*** Предложенный отрывок ***

Данный метод, сам по себе, – это не просто некоторый вариант экспериментального метода. Так считали и Титченер, и Джемс. Метод, о котором здесь идет речь, – это не только множество действий и процедур. Он включает в себя способ размышления о проблемах и способ их обсуждения. Этот метод нуждается в названии, и чаще всего его называют эмпирическим, однако всякое соблюдение обычаев возможно лишь с оговорками. Применение этого термина к данному метафизическому обязательству почти наверняка ввело бы в заблуждение таких исторических эмпириков, как Локк, Беркли, Юм, Милль и Джемс. Они вряд ли смогли бы понять психологию, старающуюся освободиться от менталистических предикатов. Мы можем лишь подозревать, что их реакция на представление о психологии как о "бихевиористской науке" будет варьировать от недоверчивой до эксцентричной. Термин "эмпирический", если рассматривается его современное употребление, должен также означать измерение, практическую направленность, беспристрастность, этическую нейтральность и (иронически говоря) антиметафизичность. Современные журналы, посвященные нейропсихологии, клинической практике, обучению животных или помощи семье, стараются отражать эти "эмпирические" свойства.

До какой степени этот всепроникающий аспект современной психологии также является "примечанием" к девятнадцатому столетию? Для ответа на этот вопрос нам следует еще раз задержаться и рассмотреть, каковы были влияние немецкого идеализма и реакция на него.

Философия Просвещения серьезно перекроила то, что некогда считалось рациональным обоснованием истинности. В Англии и Франции наука решительно повернулась в сторону светского направления, откуда впоследствии уже никогда не отступала. Неудачная попытка Французской революции изменить общие условия жизни французов, а также крайности этой революции способствовали развитию политического консерватизма по обе стороны Ла-Манша. Приход Наполеона к власти и происшедшие в результате этого войны привели к появлению разнообразных, не связанных друг с другом религиозных, социальных и политических движений. В Англии произошла определенная концентрация традиционных классовых различий и возросла враждебность по отношению к либеральным философиям, обвиняемым многими за имеющиеся в мире проблемы. Объективная и ультрарациональная философия британских эмпириков, как считалось, увела людей прочь от религии и вбила клин между повседневной жизнью и областью трансцендентного, придающего смысл повседневной жизни. Некоторые считали, что единственное разрешение этого кризиса веры следует искать в философиях идеалистического направления, в то время охвативших Германию. "Натурфилософию" Шеллинга британская аудитория встретила столь же сочувственно, как и любая аудитория в его собственной стране. Наиболее красноречивыми и сильными лидерами британского идеалистического движения были поэты "озерной школы", в особенности Кольридж (1772-1834) и Вордсворт (1770-1850). Они с большей проницательностью, чем прочие, ощущали ослабление исторических ценностей, подкрадывающийся релятивизм в этике и морали. Послушайте воззвание Вордсворта, призывающего из до-Юмовских времен героя, утерянного Англией:

Мильтон! ты должен был бы жить в этот час,
Англия нуждалась в тебе,
она – болото в застойных водах...              ("Лондон, 1802")

*** Выдержки из записей ***

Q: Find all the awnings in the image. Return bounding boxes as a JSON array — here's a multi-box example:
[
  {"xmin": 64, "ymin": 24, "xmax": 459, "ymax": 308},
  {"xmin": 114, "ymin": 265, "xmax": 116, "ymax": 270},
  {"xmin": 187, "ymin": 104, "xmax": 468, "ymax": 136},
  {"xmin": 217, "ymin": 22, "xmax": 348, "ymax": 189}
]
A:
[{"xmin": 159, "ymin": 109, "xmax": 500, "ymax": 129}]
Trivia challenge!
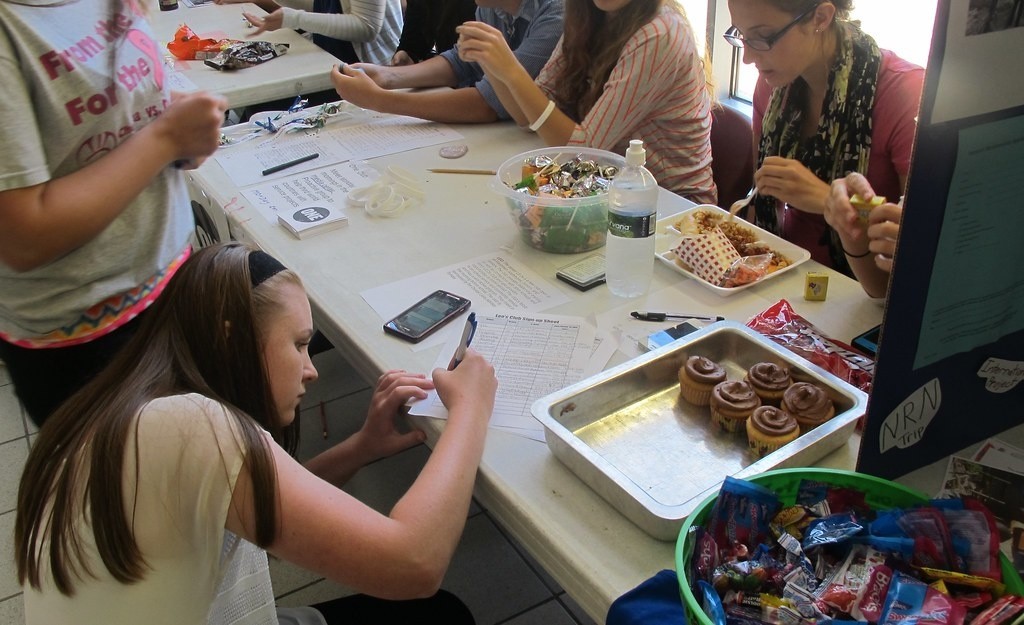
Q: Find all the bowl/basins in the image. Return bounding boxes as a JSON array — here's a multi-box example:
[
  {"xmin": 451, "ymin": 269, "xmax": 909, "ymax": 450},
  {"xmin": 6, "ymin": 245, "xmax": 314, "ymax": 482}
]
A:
[
  {"xmin": 673, "ymin": 468, "xmax": 1024, "ymax": 625},
  {"xmin": 488, "ymin": 146, "xmax": 625, "ymax": 254}
]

***

## Условия задания
**a)** Назовите всех исторических эмпириков, которых упоминает отрывок об истории психологии.
**b)** Продолжите отрывок об истории психологии, начав сразу после строк Вордсворта.

## Ответы
**a)** Локк, Беркли, Юм, Милль, Джемс.

**b)**
В его Ode to Duty и Character of the Happy Warrior также утверждаются традиционные идеалы – звучит призыв к высшим целям. Далее он заключает свою мольбу пятой строфой из Intimations:

Наше рождение – всего лишь сон и забытье,
Душа, восходящая вместе с нами, наша жизненная Звезда,
Где-то в ином месте зашедшая,
И пришедшая издалека;
И не все забывшая,
И не открывшаяся полностью,
Но, увлекая покров славы, мы все-таки идем
От Бога – нашего пристанища...

Кольридж, имевший еще большее число последователей, вселил это послание в души несметных тысяч, сочинив своего Старого морехода, герой которого считал "лучше свадебного праздника /... Идти вместе к церкви / С приятными собеседниками". Эти поэты воспевали природу, требовали возвращения к естественным чувствам, в том числе – к таким, как долг, нравственность, любовь невидимого, но известного Бога, доступного лишь тому, что Байрон в "Шильонском узнике" назовет "Бессмертный Дух свободного Ума".*

* Цит. по: Джордж Гордон Байрон. Поэмы. Новосибирск. Новосиб. книжн. изд., 1988. С.317.

Для того чтобы почувствовать дух Викторианской Англии, надо постараться объединить явно противоречивые силы романтизма и индустрии, натурализма и экспериментализма, свободы и долга, пуританской нравственной простоты и имперского социального изобилия, предприятий с потогонной системой и филантропии. Эти полярности не только постоянно присутствовали, каждая из них встречалась в поистине громадных масштабах. В то время как шахтеры задыхались до смерти за несколько пенни в день, Джон Констебль рисовал пейзажи, которые вряд ли кто-либо мог посетить. Пока Чарльз Белл воздействовал на спинномозговые нервы, пока Галль и Шпурцгейм пытались трансформировать мораль в неврологию, Теннисон описывал исковерканную судьбу всех материалистов в своем Лукреции, где основной герой, убежденный в своей собственной незначительности, раздавленный своей "бедной короткой жизнью, влачащейся полчаса", убивает себя.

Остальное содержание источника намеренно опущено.